WHAT TO DO: Please report how many of the lines below contain the word "jacket", treating uppercase and lowercase as different. Give only the number.

=== RECORDS SUPPLIED ===

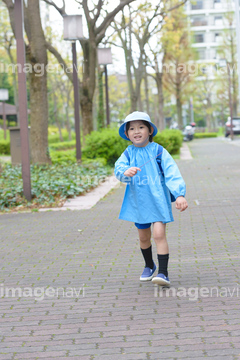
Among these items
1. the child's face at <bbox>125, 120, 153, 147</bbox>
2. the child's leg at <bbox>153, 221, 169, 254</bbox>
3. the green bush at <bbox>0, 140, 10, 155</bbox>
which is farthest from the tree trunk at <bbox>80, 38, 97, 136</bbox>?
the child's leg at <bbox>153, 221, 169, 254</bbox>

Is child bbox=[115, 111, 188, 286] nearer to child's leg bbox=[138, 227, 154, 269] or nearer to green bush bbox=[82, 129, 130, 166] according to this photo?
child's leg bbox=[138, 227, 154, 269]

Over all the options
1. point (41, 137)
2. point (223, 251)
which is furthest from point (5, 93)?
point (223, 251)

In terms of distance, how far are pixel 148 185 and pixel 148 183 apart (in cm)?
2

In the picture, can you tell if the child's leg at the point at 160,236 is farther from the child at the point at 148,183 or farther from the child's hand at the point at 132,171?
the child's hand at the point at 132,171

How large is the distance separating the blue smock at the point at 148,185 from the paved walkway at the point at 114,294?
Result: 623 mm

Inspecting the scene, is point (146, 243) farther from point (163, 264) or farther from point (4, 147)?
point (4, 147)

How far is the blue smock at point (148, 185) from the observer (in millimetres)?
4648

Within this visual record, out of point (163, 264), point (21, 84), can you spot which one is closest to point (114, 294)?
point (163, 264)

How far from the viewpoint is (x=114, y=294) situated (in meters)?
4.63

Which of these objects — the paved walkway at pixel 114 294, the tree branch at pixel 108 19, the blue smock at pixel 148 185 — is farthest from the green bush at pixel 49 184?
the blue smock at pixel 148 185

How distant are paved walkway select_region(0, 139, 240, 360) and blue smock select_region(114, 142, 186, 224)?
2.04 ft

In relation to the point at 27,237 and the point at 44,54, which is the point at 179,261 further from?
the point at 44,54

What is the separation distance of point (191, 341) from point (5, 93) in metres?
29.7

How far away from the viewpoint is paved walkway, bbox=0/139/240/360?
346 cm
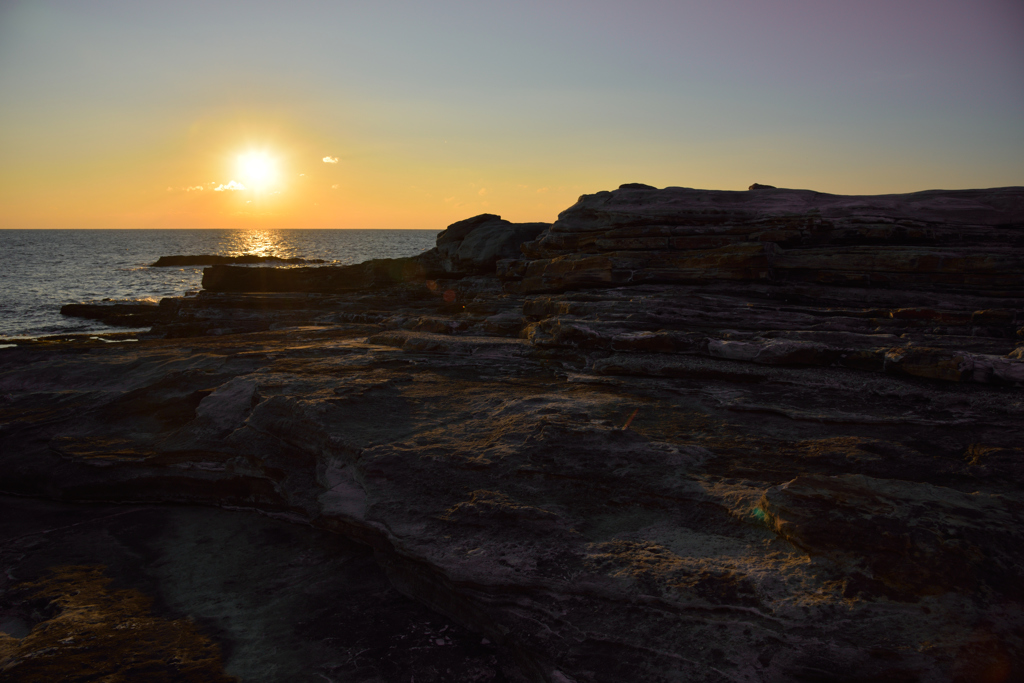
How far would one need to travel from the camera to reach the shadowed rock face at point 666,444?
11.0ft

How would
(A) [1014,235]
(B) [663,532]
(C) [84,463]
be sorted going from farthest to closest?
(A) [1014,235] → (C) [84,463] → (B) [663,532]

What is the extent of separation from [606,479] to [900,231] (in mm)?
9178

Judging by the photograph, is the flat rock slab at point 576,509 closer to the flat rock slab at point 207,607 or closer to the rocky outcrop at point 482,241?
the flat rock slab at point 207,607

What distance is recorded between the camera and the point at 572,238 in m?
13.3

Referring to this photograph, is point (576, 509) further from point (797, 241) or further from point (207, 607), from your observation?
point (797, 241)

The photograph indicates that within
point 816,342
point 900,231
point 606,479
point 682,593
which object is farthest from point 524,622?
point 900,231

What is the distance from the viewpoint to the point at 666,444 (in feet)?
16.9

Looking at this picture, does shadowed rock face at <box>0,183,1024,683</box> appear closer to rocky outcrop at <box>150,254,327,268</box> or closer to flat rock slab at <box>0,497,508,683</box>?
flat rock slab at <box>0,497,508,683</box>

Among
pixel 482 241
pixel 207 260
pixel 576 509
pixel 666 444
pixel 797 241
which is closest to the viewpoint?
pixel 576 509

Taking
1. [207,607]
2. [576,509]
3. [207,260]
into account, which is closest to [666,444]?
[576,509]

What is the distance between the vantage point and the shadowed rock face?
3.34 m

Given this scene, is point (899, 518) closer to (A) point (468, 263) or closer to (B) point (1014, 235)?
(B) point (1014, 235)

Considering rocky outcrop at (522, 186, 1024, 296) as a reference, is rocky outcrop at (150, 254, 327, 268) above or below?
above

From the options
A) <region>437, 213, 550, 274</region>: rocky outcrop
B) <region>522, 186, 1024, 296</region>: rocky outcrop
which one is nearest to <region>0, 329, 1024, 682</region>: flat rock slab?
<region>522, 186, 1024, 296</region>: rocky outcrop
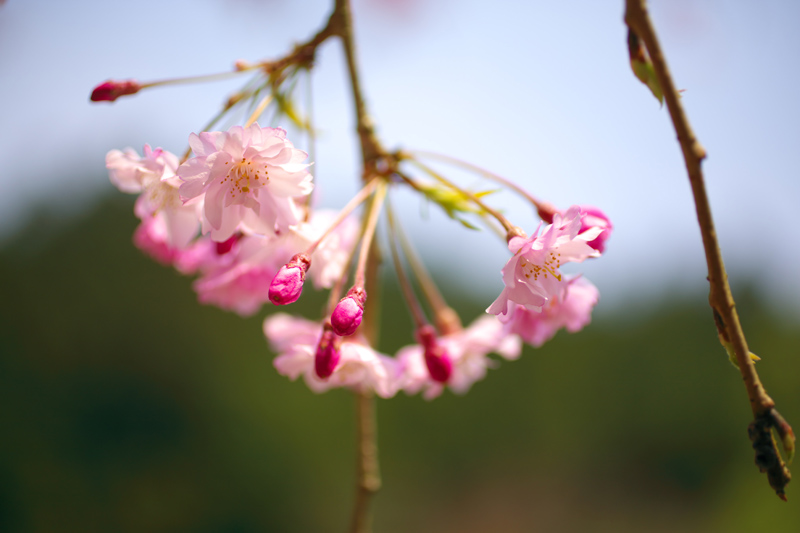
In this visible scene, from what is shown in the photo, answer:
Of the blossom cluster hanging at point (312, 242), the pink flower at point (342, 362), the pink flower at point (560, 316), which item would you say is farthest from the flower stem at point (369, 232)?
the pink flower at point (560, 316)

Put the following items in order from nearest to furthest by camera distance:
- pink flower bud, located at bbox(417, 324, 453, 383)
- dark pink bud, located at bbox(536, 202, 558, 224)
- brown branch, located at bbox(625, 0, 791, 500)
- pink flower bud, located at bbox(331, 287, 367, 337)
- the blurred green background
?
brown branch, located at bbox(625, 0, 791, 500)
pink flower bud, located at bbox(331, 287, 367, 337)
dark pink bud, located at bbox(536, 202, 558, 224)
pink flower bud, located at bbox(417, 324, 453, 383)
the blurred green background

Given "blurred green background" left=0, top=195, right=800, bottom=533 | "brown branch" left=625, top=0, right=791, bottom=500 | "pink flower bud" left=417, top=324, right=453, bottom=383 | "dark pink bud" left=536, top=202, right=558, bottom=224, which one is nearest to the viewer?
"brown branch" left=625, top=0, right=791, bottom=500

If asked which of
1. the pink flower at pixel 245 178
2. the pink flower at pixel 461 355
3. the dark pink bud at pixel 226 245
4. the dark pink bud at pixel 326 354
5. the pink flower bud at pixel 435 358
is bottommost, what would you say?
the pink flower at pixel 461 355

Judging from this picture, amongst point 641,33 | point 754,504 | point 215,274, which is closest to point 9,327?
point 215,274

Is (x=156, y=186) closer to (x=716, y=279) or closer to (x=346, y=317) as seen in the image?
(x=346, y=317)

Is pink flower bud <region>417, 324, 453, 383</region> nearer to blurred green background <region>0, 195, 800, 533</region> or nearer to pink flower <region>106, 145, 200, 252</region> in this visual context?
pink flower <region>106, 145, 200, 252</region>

===
=== RECORDS SUPPLIED ===

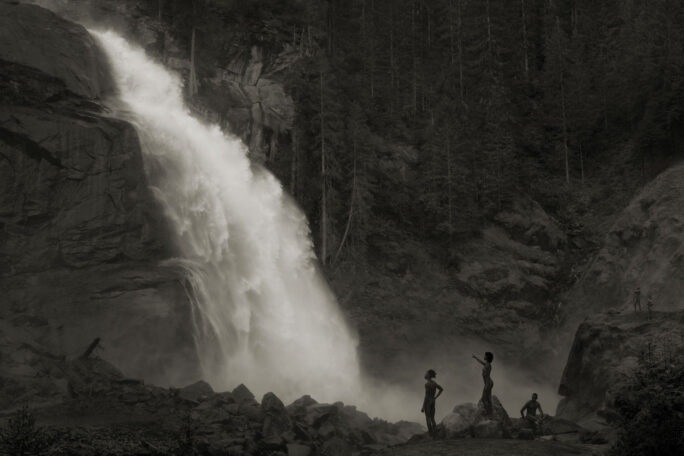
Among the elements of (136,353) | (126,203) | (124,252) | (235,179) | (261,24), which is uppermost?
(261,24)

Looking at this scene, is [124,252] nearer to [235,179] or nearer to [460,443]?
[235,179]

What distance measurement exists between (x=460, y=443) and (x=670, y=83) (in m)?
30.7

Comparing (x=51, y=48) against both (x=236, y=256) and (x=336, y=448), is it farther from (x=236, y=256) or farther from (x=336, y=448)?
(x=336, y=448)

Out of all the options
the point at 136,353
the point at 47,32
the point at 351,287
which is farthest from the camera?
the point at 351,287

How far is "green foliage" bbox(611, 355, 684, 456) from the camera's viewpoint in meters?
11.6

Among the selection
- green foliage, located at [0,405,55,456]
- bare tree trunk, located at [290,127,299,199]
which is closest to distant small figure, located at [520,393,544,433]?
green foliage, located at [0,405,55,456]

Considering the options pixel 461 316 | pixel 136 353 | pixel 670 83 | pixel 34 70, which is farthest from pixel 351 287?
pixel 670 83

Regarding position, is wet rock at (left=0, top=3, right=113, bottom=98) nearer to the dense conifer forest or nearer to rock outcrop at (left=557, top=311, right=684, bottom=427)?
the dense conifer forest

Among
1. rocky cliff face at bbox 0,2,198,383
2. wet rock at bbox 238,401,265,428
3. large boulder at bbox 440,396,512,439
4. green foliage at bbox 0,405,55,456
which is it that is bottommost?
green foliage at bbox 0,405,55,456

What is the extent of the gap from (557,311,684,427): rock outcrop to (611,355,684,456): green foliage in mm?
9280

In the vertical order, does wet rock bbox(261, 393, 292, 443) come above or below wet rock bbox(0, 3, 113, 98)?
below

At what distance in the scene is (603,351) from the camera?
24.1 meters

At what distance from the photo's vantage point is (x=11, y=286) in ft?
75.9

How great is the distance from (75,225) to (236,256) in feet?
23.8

===
=== RECORDS SUPPLIED ===

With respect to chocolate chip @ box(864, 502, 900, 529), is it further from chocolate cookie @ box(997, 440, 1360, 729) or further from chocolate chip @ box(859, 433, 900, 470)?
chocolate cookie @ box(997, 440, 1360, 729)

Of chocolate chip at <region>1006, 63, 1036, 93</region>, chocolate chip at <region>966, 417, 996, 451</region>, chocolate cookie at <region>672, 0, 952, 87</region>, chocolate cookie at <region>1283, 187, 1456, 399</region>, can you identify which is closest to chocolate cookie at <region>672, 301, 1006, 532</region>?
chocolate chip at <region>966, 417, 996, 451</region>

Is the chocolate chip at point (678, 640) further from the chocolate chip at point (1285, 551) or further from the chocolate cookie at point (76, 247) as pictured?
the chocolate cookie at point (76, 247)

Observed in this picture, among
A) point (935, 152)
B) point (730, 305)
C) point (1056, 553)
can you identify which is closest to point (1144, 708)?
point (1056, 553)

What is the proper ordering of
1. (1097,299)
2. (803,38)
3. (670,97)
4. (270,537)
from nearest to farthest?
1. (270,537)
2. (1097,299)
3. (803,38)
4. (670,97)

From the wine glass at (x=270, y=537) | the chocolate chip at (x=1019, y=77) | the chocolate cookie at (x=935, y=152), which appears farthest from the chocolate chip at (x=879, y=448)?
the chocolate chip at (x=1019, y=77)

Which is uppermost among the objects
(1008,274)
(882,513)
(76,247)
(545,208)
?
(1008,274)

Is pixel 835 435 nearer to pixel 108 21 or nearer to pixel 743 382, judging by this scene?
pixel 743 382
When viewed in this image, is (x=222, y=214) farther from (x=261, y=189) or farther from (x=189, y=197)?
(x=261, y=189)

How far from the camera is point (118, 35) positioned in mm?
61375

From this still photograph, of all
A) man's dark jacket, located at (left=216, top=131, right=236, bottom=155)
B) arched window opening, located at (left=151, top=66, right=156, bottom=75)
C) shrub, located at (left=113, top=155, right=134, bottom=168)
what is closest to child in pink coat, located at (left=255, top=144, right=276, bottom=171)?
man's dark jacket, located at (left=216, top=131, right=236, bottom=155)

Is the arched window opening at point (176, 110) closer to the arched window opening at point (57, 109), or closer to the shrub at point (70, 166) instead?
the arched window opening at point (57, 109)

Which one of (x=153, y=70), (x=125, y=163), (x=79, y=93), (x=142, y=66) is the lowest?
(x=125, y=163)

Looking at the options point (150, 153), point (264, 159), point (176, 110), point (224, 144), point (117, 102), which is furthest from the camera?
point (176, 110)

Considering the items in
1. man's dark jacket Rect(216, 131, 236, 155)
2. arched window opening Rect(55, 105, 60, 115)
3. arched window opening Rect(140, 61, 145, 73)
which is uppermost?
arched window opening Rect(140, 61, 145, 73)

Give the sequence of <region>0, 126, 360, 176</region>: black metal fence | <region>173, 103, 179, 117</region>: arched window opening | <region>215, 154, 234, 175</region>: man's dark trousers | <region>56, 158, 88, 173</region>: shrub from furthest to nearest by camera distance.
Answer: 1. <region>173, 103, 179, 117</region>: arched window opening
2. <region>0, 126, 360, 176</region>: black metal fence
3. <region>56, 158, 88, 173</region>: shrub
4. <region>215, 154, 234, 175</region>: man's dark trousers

===

SOLUTION BELOW: 3